TASK TO COMPLETE: Which of the lines below mention the word "Zealand"? Pull each one out.

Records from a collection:
====
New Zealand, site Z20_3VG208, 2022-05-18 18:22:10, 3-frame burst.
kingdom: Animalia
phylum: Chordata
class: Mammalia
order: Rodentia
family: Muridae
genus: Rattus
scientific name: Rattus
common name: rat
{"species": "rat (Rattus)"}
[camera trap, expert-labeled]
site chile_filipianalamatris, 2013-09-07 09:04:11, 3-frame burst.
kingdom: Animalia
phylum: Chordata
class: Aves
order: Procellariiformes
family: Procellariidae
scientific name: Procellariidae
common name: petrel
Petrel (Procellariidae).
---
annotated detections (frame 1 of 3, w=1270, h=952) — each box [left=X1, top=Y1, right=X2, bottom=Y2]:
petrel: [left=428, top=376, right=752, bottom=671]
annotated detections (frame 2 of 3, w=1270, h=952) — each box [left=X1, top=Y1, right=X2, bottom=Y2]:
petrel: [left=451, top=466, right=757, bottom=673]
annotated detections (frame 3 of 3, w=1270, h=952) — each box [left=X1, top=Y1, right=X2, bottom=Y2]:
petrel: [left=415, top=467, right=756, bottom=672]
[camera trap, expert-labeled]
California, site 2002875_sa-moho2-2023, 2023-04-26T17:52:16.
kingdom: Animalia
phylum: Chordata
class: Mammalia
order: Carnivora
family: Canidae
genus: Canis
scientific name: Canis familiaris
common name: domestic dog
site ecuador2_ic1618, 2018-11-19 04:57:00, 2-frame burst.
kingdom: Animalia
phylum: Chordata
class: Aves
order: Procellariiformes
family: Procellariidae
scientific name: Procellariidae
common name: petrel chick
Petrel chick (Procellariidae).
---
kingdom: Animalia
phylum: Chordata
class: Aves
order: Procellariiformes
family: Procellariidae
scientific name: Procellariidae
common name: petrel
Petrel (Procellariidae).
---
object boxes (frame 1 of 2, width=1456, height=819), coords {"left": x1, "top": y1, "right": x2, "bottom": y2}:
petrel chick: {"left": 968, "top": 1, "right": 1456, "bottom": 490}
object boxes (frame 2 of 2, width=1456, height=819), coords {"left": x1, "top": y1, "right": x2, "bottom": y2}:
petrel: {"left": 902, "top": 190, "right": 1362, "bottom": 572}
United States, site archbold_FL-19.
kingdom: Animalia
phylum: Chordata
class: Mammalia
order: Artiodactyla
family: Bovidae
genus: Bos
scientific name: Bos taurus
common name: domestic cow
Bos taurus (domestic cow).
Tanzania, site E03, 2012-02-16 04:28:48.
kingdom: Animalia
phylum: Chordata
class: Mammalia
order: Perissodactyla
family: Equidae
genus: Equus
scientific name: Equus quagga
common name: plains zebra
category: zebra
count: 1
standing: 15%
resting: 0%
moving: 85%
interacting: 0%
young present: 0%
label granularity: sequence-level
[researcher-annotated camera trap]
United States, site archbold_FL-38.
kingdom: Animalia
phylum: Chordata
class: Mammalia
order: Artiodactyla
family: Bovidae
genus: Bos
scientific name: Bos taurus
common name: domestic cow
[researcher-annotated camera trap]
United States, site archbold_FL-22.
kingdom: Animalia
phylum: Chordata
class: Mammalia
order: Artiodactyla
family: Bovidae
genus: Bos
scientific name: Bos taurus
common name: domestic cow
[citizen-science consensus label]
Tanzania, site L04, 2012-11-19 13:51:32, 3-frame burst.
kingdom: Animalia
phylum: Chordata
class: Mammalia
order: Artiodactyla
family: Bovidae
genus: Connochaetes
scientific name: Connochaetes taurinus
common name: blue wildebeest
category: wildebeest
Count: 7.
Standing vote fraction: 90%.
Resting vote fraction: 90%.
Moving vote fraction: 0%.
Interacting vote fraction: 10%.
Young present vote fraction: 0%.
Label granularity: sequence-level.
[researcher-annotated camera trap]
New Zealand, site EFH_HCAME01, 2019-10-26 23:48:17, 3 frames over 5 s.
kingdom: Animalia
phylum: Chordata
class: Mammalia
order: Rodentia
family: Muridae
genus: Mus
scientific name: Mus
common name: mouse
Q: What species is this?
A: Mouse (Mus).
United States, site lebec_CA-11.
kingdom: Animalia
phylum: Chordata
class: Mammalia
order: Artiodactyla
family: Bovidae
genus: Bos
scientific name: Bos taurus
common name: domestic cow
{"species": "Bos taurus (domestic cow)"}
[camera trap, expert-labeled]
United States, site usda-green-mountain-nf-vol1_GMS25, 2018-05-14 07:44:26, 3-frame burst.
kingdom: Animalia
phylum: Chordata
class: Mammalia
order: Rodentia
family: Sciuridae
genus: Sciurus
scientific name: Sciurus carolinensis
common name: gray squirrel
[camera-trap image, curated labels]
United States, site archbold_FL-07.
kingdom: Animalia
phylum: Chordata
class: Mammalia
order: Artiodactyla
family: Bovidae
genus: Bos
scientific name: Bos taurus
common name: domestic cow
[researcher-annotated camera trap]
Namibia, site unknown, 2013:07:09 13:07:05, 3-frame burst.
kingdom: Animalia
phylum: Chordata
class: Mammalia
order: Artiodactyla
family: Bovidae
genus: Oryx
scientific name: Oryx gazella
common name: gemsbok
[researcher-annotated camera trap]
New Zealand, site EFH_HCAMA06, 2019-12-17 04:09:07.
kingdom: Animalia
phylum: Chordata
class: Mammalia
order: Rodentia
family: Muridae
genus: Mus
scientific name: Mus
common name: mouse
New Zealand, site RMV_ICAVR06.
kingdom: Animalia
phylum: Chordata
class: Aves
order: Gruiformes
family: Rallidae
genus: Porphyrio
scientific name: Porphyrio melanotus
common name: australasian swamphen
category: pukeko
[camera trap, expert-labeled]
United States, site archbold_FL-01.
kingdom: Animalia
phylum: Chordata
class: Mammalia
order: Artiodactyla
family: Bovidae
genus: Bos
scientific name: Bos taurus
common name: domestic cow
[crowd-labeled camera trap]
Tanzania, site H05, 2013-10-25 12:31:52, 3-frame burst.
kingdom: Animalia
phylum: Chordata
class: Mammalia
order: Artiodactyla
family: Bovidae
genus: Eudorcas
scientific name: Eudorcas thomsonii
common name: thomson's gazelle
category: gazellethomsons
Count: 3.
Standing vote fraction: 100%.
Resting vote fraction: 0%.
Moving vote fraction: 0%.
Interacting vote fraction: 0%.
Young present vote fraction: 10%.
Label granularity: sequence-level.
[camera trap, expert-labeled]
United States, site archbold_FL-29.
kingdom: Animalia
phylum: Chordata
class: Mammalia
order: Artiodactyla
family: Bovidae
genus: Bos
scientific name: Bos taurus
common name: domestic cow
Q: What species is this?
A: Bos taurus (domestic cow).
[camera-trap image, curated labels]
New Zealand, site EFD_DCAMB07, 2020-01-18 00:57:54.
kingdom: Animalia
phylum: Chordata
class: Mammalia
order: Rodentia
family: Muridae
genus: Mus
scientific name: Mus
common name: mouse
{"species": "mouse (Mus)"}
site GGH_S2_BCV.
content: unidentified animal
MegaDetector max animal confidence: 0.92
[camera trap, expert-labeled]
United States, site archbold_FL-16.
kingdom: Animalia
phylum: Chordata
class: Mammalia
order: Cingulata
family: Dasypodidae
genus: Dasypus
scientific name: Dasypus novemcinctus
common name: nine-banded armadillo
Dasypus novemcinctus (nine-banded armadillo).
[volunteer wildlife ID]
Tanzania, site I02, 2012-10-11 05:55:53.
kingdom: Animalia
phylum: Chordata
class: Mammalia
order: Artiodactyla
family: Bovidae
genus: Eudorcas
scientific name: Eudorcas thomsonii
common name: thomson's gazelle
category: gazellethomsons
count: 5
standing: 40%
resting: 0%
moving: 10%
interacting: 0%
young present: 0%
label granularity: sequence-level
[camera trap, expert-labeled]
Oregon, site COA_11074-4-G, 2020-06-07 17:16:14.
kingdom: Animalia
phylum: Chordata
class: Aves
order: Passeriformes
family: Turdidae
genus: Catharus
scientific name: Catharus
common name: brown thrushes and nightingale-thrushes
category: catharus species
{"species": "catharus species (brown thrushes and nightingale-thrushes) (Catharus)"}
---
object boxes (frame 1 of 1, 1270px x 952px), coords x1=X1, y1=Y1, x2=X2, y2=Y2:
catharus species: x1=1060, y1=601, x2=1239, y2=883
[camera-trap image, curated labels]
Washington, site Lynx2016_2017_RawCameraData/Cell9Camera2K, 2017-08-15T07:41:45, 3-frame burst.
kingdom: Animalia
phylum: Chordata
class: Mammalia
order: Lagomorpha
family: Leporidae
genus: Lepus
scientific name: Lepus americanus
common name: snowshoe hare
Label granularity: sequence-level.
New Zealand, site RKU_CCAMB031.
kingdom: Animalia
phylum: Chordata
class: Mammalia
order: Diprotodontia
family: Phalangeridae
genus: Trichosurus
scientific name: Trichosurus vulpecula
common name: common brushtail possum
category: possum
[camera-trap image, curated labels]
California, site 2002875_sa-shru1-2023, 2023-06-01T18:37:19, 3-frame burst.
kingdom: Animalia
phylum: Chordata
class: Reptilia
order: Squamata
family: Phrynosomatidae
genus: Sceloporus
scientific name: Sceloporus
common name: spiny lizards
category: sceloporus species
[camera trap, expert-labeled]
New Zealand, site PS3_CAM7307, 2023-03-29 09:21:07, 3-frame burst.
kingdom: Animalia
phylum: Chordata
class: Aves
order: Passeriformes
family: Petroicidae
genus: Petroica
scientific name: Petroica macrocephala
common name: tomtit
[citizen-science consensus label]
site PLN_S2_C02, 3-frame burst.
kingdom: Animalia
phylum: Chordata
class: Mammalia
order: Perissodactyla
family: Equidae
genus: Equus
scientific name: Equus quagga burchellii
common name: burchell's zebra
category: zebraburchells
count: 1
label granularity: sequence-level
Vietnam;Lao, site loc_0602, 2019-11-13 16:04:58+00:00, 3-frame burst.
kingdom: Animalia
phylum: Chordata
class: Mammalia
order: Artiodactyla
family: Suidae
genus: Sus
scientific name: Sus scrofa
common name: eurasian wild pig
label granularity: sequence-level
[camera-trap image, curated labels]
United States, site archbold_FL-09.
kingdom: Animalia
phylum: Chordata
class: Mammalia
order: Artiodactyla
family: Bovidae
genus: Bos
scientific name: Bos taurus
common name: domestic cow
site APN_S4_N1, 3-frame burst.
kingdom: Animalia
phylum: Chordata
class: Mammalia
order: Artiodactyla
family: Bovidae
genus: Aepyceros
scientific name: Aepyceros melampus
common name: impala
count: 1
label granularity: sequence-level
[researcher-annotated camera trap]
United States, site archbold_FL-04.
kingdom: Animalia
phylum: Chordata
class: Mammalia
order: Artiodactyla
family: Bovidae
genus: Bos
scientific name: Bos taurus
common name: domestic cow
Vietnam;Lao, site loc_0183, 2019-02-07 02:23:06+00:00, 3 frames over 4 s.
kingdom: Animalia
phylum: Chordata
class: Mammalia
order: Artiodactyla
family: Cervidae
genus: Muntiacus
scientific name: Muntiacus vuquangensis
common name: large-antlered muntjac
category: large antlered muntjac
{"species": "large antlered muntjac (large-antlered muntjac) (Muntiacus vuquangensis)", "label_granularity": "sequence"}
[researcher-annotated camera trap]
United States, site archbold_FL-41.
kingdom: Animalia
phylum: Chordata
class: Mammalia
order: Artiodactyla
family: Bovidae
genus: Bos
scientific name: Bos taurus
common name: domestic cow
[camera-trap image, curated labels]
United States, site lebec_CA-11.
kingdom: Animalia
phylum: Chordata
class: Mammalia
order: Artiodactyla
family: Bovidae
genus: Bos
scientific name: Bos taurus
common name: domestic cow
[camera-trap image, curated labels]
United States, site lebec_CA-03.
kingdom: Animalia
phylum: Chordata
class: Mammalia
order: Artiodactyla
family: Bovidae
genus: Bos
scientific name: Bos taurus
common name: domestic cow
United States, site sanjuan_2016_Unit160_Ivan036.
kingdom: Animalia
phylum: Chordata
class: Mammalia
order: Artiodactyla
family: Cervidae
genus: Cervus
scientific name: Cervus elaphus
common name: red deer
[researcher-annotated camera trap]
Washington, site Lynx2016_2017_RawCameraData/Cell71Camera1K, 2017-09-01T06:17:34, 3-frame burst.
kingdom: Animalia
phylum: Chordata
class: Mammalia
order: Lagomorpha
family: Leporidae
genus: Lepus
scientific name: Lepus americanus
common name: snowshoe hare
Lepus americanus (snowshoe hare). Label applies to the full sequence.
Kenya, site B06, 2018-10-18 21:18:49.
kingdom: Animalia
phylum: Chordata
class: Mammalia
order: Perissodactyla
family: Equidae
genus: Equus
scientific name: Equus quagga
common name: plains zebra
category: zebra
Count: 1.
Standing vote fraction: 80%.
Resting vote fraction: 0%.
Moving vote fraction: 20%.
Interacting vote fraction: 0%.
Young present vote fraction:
====
SOLUTION BELOW:
New Zealand, site Z20_3VG208, 2022-05-18 18:22:10, 3-frame burst.
New Zealand, site EFH_HCAME01, 2019-10-26 23:48:17, 3 frames over 5 s.
New Zealand, site EFH_HCAMA06, 2019-12-17 04:09:07.
New Zealand, site RMV_ICAVR06.
New Zealand, site EFD_DCAMB07, 2020-01-18 00:57:54.
New Zealand, site RKU_CCAMB031.
New Zealand, site PS3_CAM7307, 2023-03-29 09:21:07, 3-frame burst.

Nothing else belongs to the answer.